Pourtant, malgré ces signaux d'alerte, l'Union européenne persiste à présenter la Tunisie comme un partenaire fiable, apte à gérer les flux migratoires. Une délégation implicite de la violence et du contrôle, au nom de la sécurité des frontières européennes.
Un pacte qui fragilise les droits humains
Si le pacte ne doit officiellement entrer en vigueur qu'en 2026, plusieurs pays - dont la France, l'Allemagne et la Grèce - ont déjà commencé à appliquer certaines mesures, notamment les procédures d’expulsions accélérées à la frontière. Ainsi, des expulsions express ont été rapportées, notamment dans les zones méditerranéennes.
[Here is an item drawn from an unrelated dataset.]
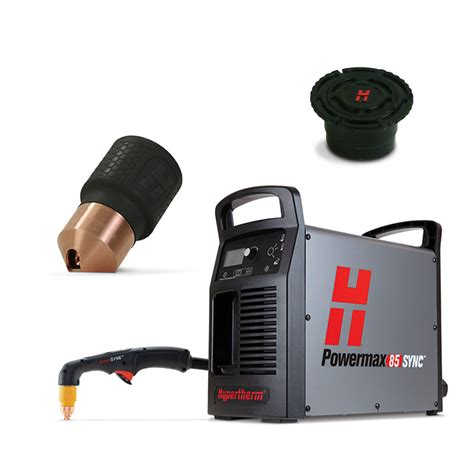 cartucho flushcut sync|Flush cutting with Powermax plasma systems.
En début d’année, la Cour européenne des droits de l'homme a même condamné la Grèce pour avoir procédé à des refoulements illégaux : l’une des plaignant·es, avait été arrêtée puis détenue avant d'être contrainte, avec d'autres exilé·es, de monter à bord d'un canot pneumatique et repoussée, en pleine nuit, vers la rive turque. La machine est donc déjà en marche, avant même que les garde-fous promis ne soient installés.
Malgré un discours qui se veut rassurant de la part des instances européennes, le nouveau pacte consacre la continuité d’un paradigme : celui d'une Europe qui privilégie la fermeture à la solidarité. En confiant la gestion des frontières à des pays comme la Tunisie, en durcissant les procédures aux dépens des droits fondamentaux, l'Union se dégage de sa responsabilité historique. Le droit d'asile, jadis pilier de la construction européenne, paraît aujourd'hui relégué au second plan face aux impératifs sécuritaires.
Pour plusieurs organisations de défense des droits des migrant·es comme la Cimade, ce pacte représente "une réforme cruelle, coûteuse et inefficace qui risque de créer toujours plus de souffrances et de multiplier les désastres humanitaires aux frontières."